Contactée par Causette, l’entreprise confesse être au cou­rant de ces agis­se­ments, ain­si que des pro­blèmes ren­con­trés par ses uti­li­sa­trices et estime prendre l’affaire au sérieux : « La sécu­ri­té de nos membres est une prio­ri­té abso­lue pour nous, nous ne tolé­rons aucun type de har­cè­le­ment sur notre pla­te­forme, que ce soit dans les mes­sages échan­gés entre membres, sur notre forum ou dans les pro­fils publics des uti­li­sa­teurs. » L’entreprise explique qu’il lui est très dif­fi­cile de lut­ter contre les agis­se­ments des har­ce­leurs et autres voyeurs. « Nous avons véri­fié quelles sont nos options et, mal­heu­reu­se­ment, nous ne pou­vons pas contrô­ler ce qui est publié et héber­gé sur des sites web tiers avec du conte­nu géné­ré par les uti­li­sa­teurs.
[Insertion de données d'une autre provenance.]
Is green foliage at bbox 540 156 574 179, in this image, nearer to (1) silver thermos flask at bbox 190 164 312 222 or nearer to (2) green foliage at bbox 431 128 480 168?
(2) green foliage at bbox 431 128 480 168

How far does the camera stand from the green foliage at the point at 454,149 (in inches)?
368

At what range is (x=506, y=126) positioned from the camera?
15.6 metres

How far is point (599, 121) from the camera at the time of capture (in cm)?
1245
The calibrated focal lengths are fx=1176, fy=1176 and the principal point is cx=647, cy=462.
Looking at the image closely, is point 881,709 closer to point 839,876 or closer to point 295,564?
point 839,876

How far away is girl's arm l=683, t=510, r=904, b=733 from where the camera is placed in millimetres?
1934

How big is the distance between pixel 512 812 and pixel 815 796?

Toutes les images publiées sur Internet, y com­pris sur toutes pla­te­formes en ligne, sont sus­cep­tibles d’être copiées par d’autres per­sonnes par le biais de méca­nismes tels que, par exemple, une cap­ture d’écran et d’être par­ta­gées sur des sites web tiers. » Un peu impuis­sant, Vinted recom­mande de signa­ler chaque agis­se­ment pro­blé­ma­tique et de blo­quer les utilisateurs. 

Malgré le ban­nis­se­ment de @BalanceTonVinted, Garance a ouvert une nou­velle page Instagram, @BalanceTonVinted_ et publie tou­jours des mes­sages de har­cè­le­ments reçus par des Vinties. La jeune femme a éga­le­ment conser­vé le sous-​titre, « Vinted com­plice ». Une accu­sa­tion qu’elle tem­père en expli­quant qu’elle sou­haite ne pas trop incri­mi­ner une pla­te­forme qui « lutte contre la fast-​fashion ». Avec ce deuxième compte, Garance espère contri­buer à la fin de l’impunité dont jouissent les har­ce­leurs sur la pla­te­forme et conti­nuer de dénon­cer ce qu’elle consi­dère être « le début de l’échelle de la culture du viol ».